##### DATA SHOWN #####

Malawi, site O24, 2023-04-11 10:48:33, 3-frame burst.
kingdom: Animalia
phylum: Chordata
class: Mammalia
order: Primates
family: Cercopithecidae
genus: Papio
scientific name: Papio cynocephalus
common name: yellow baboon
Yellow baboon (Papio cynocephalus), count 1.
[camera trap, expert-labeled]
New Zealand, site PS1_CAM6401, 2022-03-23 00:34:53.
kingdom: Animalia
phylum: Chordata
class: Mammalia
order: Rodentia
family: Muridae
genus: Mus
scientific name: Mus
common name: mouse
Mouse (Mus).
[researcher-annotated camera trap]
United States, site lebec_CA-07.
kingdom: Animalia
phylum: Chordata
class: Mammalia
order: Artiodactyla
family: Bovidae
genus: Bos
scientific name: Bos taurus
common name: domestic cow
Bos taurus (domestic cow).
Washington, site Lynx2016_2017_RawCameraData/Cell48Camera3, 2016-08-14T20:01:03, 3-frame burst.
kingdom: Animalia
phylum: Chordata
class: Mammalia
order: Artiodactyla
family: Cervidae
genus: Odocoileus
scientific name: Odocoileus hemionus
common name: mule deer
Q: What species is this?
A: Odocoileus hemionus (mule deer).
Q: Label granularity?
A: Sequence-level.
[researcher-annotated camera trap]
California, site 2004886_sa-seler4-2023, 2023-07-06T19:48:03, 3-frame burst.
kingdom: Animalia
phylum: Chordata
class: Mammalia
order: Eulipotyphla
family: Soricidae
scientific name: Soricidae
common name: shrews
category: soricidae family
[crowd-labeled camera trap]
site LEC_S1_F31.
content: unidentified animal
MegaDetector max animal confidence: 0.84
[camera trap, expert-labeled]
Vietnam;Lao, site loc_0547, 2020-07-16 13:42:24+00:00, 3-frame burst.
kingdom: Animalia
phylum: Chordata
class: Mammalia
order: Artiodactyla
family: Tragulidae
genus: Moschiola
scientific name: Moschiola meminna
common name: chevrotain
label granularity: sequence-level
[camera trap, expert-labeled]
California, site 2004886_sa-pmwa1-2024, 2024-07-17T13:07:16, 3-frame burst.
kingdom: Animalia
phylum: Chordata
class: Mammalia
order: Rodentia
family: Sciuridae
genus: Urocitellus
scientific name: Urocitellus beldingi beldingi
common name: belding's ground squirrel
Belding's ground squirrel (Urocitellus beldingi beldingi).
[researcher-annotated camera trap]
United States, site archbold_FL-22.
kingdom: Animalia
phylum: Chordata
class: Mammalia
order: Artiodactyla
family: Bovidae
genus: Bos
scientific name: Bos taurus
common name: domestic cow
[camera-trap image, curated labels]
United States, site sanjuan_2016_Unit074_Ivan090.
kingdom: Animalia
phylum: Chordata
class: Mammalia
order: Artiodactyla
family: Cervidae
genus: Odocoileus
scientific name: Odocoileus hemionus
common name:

#####

• [WHAT YOU WILL DO]
Line by line, print the listing above exactly.

• [SOLUTION TO THIS EXERCISE]
Malawi, site O24, 2023-04-11 10:48:33, 3-frame burst.
kingdom: Animalia
phylum: Chordata
class: Mammalia
order: Primates
family: Cercopithecidae
genus: Papio
scientific name: Papio cynocephalus
common name: yellow baboon
Yellow baboon (Papio cynocephalus), count 1.
[camera trap, expert-labeled]
New Zealand, site PS1_CAM6401, 2022-03-23 00:34:53.
kingdom: Animalia
phylum: Chordata
class: Mammalia
order: Rodentia
family: Muridae
genus: Mus
scientific name: Mus
common name: mouse
Mouse (Mus).
[researcher-annotated camera trap]
United States, site lebec_CA-07.
kingdom: Animalia
phylum: Chordata
class: Mammalia
order: Artiodactyla
family: Bovidae
genus: Bos
scientific name: Bos taurus
common name: domestic cow
Bos taurus (domestic cow).
Washington, site Lynx2016_2017_RawCameraData/Cell48Camera3, 2016-08-14T20:01:03, 3-frame burst.
kingdom: Animalia
phylum: Chordata
class: Mammalia
order: Artiodactyla
family: Cervidae
genus: Odocoileus
scientific name: Odocoileus hemionus
common name: mule deer
Q: What species is this?
A: Odocoileus hemionus (mule deer).
Q: Label granularity?
A: Sequence-level.
[researcher-annotated camera trap]
California, site 2004886_sa-seler4-2023, 2023-07-06T19:48:03, 3-frame burst.
kingdom: Animalia
phylum: Chordata
class: Mammalia
order: Eulipotyphla
family: Soricidae
scientific name: Soricidae
common name: shrews
category: soricidae family
[crowd-labeled camera trap]
site LEC_S1_F31.
content: unidentified animal
MegaDetector max animal confidence: 0.84
[camera trap, expert-labeled]
Vietnam;Lao, site loc_0547, 2020-07-16 13:42:24+00:00, 3-frame burst.
kingdom: Animalia
phylum: Chordata
class: Mammalia
order: Artiodactyla
family: Tragulidae
genus: Moschiola
scientific name: Moschiola meminna
common name: chevrotain
label granularity: sequence-level
[camera trap, expert-labeled]
California, site 2004886_sa-pmwa1-2024, 2024-07-17T13:07:16, 3-frame burst.
kingdom: Animalia
phylum: Chordata
class: Mammalia
order: Rodentia
family: Sciuridae
genus: Urocitellus
scientific name: Urocitellus beldingi beldingi
common name: belding's ground squirrel
Belding's ground squirrel (Urocitellus beldingi beldingi).
[researcher-annotated camera trap]
United States, site archbold_FL-22.
kingdom: Animalia
phylum: Chordata
class: Mammalia
order: Artiodactyla
family: Bovidae
genus: Bos
scientific name: Bos taurus
common name: domestic cow
[camera-trap image, curated labels]
United States, site sanjuan_2016_Unit074_Ivan090.
kingdom: Animalia
phylum: Chordata
class: Mammalia
order: Artiodactyla
family: Cervidae
genus: Odocoileus
scientific name: Odocoileus hemionus
common name:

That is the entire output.